═════ Texte choisi

À l’image de la Beat Generation – Jack Kerouac écrivait : « La Beat Generation est un groupe d’enfants sur la route qui parlent de la fin du monde » –, les figures romanesques du roman de François Baget vagabondent à travers une Europe fracturée, de Paris la tentaculaire à Prague la baroque, évoquant non une apocalypse de feu et de soufre, mais cette dissolution plus insidieuse, plus contemporaine : celle d’un ordre civilisationnel rongé par les sociétés secrètes, ces hydres qui tissent dans l’obscurité les fils d’une gouvernance mondiale où l’homme n’est plus souverain, mais pantin. Thriller atypique, quête ésotérique qui entraîne le lecteur dans les méandres d’une société secrète qui nous mènera de la reliure classique du XVe siècle à la cybercriminalité et au hacking de nos temps post-réels : la Rose noire. Et l’on ne peut s’empêcher, en refermant ces pages, de songer à cette parole d’Eliade : « C’est le temps sacré qui rend possible le temps ordinaire. » Car ici, dans ce roman, le temps ordinaire – notre ère de faux-semblants et de cyberillusions – n’est rendu possible que par le temps sacré des initiés, ces gardiens de mystères qui, des catacombes vaticanes aux conciliabules du Bilderberg, défient la lumière profane, tissant un dialogue entre philosophie, histoire et sciences occultes.

══════════

__Consignes à respecter__:
Selon le texte choisi, pourquoi songe-t-on à la parole d'Eliade en refermant le roman de François Baget ? Répondez en une à trois phrases.

═════ Matériel fourni

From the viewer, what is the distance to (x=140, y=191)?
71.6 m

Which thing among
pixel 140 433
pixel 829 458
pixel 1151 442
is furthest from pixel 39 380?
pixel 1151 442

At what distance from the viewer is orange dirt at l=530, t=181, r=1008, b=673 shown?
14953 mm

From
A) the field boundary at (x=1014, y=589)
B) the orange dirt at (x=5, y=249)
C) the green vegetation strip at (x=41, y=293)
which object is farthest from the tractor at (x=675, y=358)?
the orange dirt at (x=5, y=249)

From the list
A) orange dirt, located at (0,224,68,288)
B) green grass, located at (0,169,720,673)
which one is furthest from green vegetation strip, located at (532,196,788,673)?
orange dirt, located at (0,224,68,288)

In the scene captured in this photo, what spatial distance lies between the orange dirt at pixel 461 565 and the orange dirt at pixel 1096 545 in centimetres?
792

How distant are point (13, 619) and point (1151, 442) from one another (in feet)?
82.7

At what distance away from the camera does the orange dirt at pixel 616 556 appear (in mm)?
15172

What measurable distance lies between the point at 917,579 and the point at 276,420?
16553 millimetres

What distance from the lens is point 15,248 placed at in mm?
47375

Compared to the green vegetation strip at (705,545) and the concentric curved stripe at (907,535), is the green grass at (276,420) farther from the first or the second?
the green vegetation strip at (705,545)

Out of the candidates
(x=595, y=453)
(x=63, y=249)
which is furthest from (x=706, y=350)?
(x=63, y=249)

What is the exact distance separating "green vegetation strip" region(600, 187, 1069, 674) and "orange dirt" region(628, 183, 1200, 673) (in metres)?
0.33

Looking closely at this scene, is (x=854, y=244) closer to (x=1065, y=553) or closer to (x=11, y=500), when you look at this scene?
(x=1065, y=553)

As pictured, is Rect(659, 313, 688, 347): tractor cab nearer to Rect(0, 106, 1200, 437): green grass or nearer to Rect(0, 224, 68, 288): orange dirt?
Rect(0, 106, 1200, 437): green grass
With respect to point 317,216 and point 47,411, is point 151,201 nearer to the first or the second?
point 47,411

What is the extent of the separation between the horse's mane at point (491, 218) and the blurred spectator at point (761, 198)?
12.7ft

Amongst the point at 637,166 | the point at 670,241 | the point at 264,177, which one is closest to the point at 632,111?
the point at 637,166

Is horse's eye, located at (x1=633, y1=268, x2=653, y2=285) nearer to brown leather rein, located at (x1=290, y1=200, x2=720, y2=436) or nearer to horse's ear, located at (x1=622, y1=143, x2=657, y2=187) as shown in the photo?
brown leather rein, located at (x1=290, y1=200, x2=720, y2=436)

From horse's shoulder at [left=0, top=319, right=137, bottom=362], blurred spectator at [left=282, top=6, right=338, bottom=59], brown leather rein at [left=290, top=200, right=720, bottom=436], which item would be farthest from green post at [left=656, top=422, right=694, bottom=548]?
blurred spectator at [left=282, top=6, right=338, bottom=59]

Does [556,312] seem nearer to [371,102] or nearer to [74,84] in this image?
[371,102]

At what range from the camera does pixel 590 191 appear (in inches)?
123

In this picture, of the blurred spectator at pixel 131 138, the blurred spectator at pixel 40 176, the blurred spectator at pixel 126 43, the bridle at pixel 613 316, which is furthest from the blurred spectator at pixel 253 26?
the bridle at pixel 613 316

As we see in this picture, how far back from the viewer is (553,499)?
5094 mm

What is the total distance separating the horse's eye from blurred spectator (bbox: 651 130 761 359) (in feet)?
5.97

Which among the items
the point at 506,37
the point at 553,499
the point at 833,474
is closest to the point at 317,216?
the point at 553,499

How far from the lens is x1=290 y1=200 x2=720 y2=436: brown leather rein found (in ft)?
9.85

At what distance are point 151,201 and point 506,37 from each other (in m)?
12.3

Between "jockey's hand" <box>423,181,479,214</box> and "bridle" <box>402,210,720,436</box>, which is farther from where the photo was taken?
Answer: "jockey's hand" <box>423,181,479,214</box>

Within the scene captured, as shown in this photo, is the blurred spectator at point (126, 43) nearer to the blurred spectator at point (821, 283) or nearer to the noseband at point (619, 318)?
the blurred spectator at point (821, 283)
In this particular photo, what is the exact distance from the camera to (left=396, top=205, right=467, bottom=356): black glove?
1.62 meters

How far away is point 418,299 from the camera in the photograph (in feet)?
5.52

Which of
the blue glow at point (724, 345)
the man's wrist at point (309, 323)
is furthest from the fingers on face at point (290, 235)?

══════════

__Réponse complète__:
On y songe parce que, dans ce roman, le temps ordinaire, c'est-à-dire notre ère de faux-semblants et de cyberillusions, n'est rendu possible que par le temps sacré des initiés. Ces gardiens de mystères, des catacombes vaticanes aux conciliabules du Bilderberg, défient la lumière profane, ce qui fait écho à l'idée d'Eliade selon laquelle le temps sacré rend possible le temps ordinaire.